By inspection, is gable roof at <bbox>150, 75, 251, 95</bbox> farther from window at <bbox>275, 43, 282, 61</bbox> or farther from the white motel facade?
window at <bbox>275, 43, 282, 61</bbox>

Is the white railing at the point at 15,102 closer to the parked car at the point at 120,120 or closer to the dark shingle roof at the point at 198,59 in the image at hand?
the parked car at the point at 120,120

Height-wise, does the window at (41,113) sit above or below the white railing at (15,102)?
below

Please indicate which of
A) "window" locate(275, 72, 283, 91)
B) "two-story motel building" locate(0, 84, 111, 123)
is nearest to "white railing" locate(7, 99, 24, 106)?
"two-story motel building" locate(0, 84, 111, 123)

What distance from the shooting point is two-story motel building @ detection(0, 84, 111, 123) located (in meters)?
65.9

===

# [Stated task]
Quote the lines exactly, starting with the line that contains "What distance from" and continuing through the end of the lines.

# [Full solution]
What distance from the shooting point is two-story motel building @ detection(0, 84, 111, 123) located (in meters)?
65.9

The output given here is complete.